Work task => Exact transcript, pictures excluded: write out every record below.

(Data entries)
▶

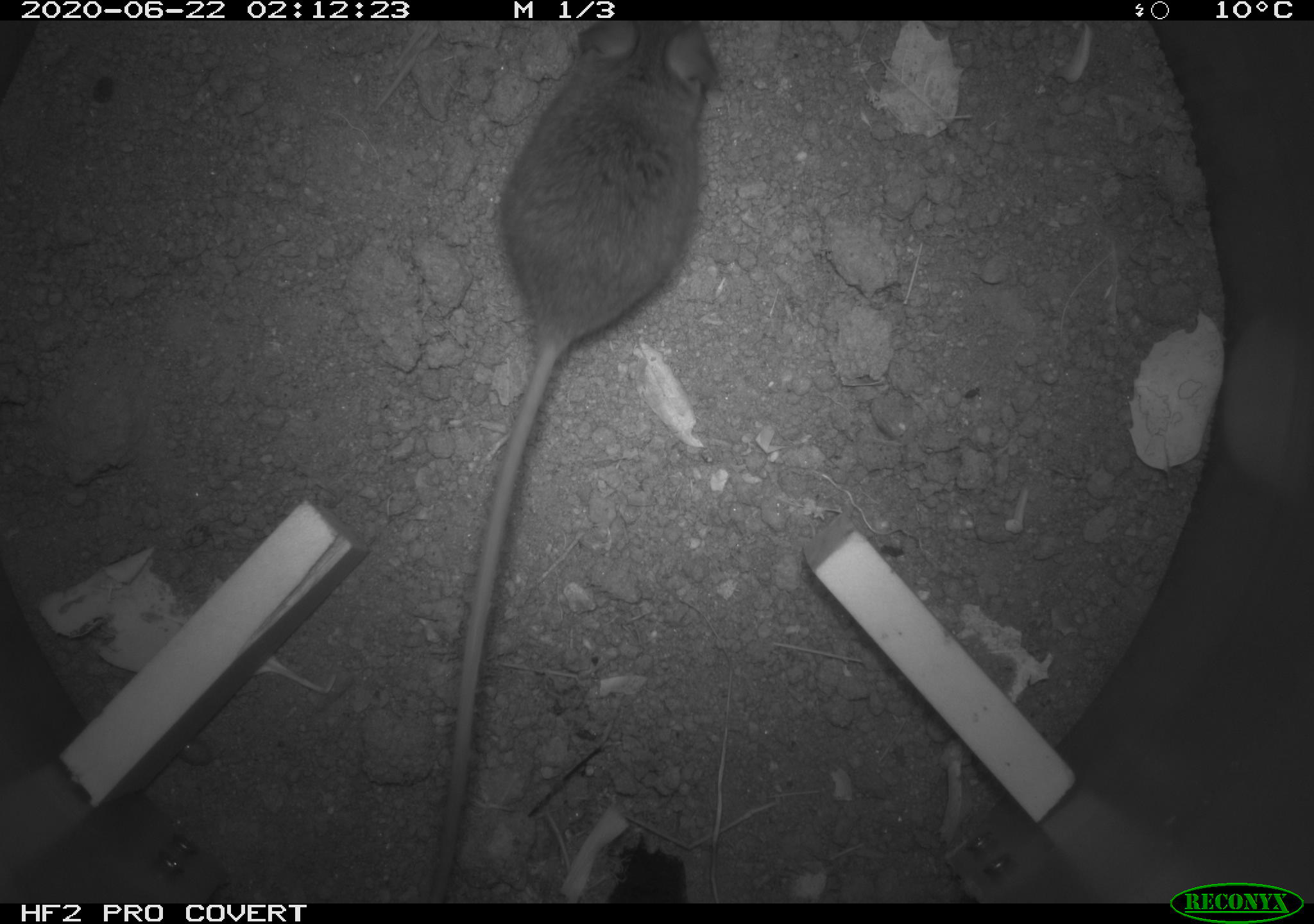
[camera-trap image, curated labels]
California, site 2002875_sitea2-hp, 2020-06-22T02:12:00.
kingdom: Animalia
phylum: Chordata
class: Mammalia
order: Rodentia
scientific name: Rodentia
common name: mouse species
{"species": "mouse species (Rodentia)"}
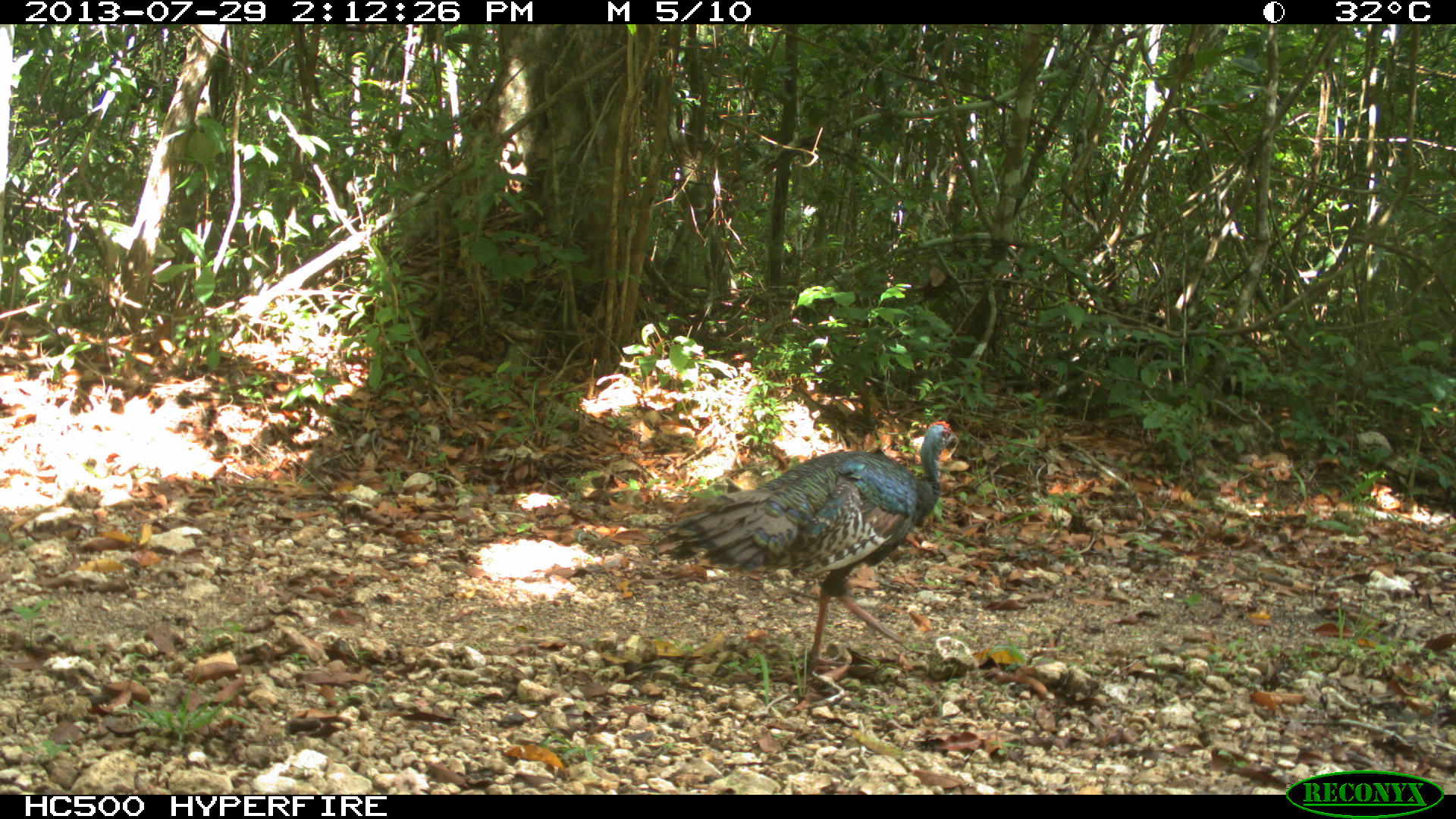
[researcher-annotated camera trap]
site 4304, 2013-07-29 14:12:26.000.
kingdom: Animalia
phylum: Chordata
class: Aves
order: Galliformes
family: Phasianidae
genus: Meleagris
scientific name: Meleagris ocellata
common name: ocellated turkey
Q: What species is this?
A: Meleagris ocellata (ocellated turkey).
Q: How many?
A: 2.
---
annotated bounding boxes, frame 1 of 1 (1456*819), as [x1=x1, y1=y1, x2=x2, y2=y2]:
meleagris ocellata: [x1=650, y1=417, x2=959, y2=680]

◀

Expected output =>
[camera-trap image, curated labels]
California, site 2002875_sitea2-hp, 2020-06-22T02:12:00.
kingdom: Animalia
phylum: Chordata
class: Mammalia
order: Rodentia
scientific name: Rodentia
common name: mouse species
{"species": "mouse species (Rodentia)"}
[researcher-annotated camera trap]
site 4304, 2013-07-29 14:12:26.000.
kingdom: Animalia
phylum: Chordata
class: Aves
order: Galliformes
family: Phasianidae
genus: Meleagris
scientific name: Meleagris ocellata
common name: ocellated turkey
Q: What species is this?
A: Meleagris ocellata (ocellated turkey).
Q: How many?
A: 2.
---
annotated bounding boxes, frame 1 of 1 (1456*819), as [x1=x1, y1=y1, x2=x2, y2=y2]:
meleagris ocellata: [x1=650, y1=417, x2=959, y2=680]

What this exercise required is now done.